Plus tard Brossolette, a été accusé d’avoir désobéi aux ordres de Londres : Un examen de son action fait surtout apparaître qu’il a fait preuve de pragmatisme, en prenant en effet certaines libertés par rapport aux instructions venues de Londres. Évoquant la mission Arquebuse Brumaire, Jean Louis Crémieux-Brilhac écrit : Ce qu’il réalise en six semaines est à peine croyable, Courant de rendez-vous en réunions, forts de l’autorité du général et aiguillonnés par l’absence de Moulin alors à Londres, ils font de Paris occupé, que les policiers quadrillent, la capitale de la Résistance, bousculant les structures et négociant des accords difficilement réversibles. Jamais sans doute, dans l’histoire de la guerre clandestine, esprit aussi clair n’auront été aussi efficace jumelés. Mais le vrai succès de Brossolette est peut-être d’avoir rendu possible la constitution du CNR. Si l’on avait observé à la lettre les instructions de Londres, sans doute aurait-il été difficile, voire impossible, de convaincre les chefs des mouvements. Ces hommes, depuis des mois, luttaient contre l’occupant se sont soudain sentis compris. Pour avoir vu moult responsables de l’ancienne République prendre la direction de Vichy, ils souhaitaient que la Libération fût l’occasion d’un souffle nouveau. En leur imposant des schémas contraignant, sans doute aurait-il été malaisé d’obtenir leur adhésion.

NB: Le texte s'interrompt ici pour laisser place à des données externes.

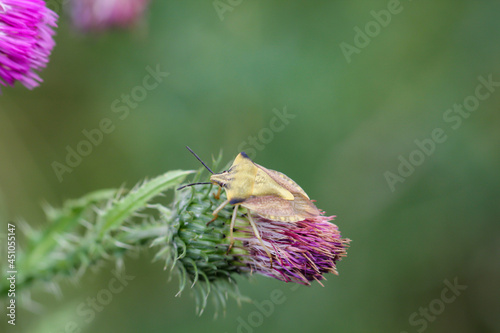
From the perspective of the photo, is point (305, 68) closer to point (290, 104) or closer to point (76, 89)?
point (290, 104)

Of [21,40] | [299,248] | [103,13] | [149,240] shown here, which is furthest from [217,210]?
[103,13]

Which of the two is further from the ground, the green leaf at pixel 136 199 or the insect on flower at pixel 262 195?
the insect on flower at pixel 262 195

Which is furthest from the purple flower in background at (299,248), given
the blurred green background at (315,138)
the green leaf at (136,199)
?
the blurred green background at (315,138)

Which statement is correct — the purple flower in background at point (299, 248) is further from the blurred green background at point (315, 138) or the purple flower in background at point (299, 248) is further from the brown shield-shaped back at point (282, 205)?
the blurred green background at point (315, 138)

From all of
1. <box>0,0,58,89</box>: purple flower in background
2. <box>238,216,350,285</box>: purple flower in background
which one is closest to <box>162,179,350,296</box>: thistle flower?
<box>238,216,350,285</box>: purple flower in background

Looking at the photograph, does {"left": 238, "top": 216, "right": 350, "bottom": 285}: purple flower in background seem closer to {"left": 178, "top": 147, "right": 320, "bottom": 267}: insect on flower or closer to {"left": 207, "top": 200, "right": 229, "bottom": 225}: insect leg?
{"left": 178, "top": 147, "right": 320, "bottom": 267}: insect on flower

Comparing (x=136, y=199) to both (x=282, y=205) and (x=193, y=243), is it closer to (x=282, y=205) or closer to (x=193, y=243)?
(x=193, y=243)
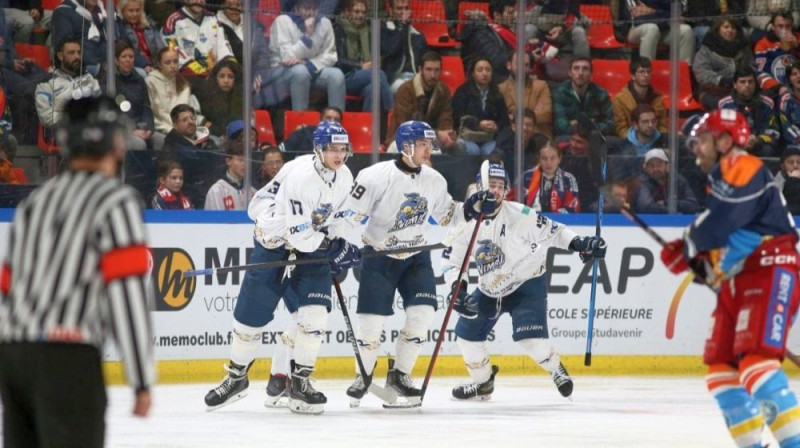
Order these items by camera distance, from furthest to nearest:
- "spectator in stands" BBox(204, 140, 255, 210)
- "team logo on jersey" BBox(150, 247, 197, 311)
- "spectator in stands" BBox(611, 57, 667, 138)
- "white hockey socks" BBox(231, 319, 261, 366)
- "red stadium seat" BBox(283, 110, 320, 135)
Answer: "spectator in stands" BBox(611, 57, 667, 138) < "red stadium seat" BBox(283, 110, 320, 135) < "spectator in stands" BBox(204, 140, 255, 210) < "team logo on jersey" BBox(150, 247, 197, 311) < "white hockey socks" BBox(231, 319, 261, 366)

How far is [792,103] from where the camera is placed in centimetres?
988

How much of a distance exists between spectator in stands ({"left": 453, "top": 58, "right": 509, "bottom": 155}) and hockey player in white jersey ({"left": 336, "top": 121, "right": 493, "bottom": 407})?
2158mm

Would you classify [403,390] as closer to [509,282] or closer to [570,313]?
[509,282]

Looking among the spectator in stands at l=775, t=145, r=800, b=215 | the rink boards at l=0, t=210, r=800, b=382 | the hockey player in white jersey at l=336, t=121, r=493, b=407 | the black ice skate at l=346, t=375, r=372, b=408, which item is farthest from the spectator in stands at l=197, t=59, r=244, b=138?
the spectator in stands at l=775, t=145, r=800, b=215

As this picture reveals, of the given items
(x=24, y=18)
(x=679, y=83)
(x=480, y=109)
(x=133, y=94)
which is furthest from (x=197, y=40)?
(x=679, y=83)

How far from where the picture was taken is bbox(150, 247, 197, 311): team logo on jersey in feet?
27.2

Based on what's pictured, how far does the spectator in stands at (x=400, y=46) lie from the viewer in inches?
364

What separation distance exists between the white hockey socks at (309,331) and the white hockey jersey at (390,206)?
477 millimetres

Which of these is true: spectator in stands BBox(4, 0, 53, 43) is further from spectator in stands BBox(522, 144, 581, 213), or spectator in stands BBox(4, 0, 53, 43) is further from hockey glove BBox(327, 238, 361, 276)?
spectator in stands BBox(522, 144, 581, 213)

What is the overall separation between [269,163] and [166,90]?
81 centimetres

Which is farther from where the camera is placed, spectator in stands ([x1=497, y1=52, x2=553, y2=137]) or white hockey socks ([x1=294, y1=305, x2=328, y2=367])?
spectator in stands ([x1=497, y1=52, x2=553, y2=137])

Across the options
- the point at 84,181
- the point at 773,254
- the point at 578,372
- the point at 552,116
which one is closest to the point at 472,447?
the point at 773,254

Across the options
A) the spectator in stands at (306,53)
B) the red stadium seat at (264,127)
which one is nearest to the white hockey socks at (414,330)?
the red stadium seat at (264,127)

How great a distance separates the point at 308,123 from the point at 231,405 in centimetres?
238
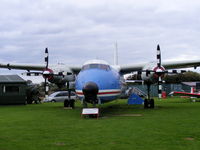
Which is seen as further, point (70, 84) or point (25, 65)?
point (25, 65)

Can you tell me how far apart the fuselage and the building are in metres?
13.8

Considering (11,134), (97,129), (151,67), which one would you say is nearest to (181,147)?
(97,129)

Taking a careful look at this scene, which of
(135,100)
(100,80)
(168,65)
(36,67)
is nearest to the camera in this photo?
(100,80)

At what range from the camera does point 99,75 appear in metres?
13.2

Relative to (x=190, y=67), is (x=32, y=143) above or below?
below

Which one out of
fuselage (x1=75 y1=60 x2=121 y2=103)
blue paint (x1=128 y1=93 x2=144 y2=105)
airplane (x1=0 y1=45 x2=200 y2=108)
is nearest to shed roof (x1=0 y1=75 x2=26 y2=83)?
airplane (x1=0 y1=45 x2=200 y2=108)

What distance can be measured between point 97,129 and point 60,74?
10931 mm

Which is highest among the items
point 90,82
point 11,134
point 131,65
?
point 131,65

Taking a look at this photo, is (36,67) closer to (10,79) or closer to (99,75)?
(10,79)

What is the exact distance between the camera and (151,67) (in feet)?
61.0

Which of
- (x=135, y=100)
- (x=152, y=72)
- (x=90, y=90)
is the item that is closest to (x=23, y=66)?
(x=135, y=100)

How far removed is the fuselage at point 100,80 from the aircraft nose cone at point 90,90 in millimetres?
287

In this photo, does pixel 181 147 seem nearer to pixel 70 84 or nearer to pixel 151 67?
pixel 151 67

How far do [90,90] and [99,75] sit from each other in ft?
5.10
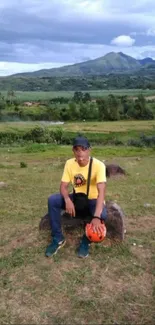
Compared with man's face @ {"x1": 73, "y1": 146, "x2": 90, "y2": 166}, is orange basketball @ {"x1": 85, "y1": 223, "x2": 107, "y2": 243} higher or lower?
lower

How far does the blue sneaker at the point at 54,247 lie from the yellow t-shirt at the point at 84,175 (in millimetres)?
1003

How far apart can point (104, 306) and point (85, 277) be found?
821 mm

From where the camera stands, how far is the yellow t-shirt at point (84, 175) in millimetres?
7719

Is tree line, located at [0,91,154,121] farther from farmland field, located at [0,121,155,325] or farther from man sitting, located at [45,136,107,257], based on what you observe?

La victoire de Brossolette sera pourtant une victoire à la Pyrrhus. Peu après, il s’opposera à Moulin et à la succession de ce dernier lui échappera. La stature du personnage n’en est pas moins évidente. Par son intelligence hors du commun, son indépendance d’esprit son courage aussi, cet intellectuel de haut vol mérite de prendre rang parmi les plus grandes personnalités de la Résistance. On n’oubliera pas qu’arrêté par les Allemands un an plus tard, il refusera de parler sous la torture et se suicidera en sautant par la fenêtre de l’immeuble de l’avenue Foch, ou il était détenu par la Gestapo.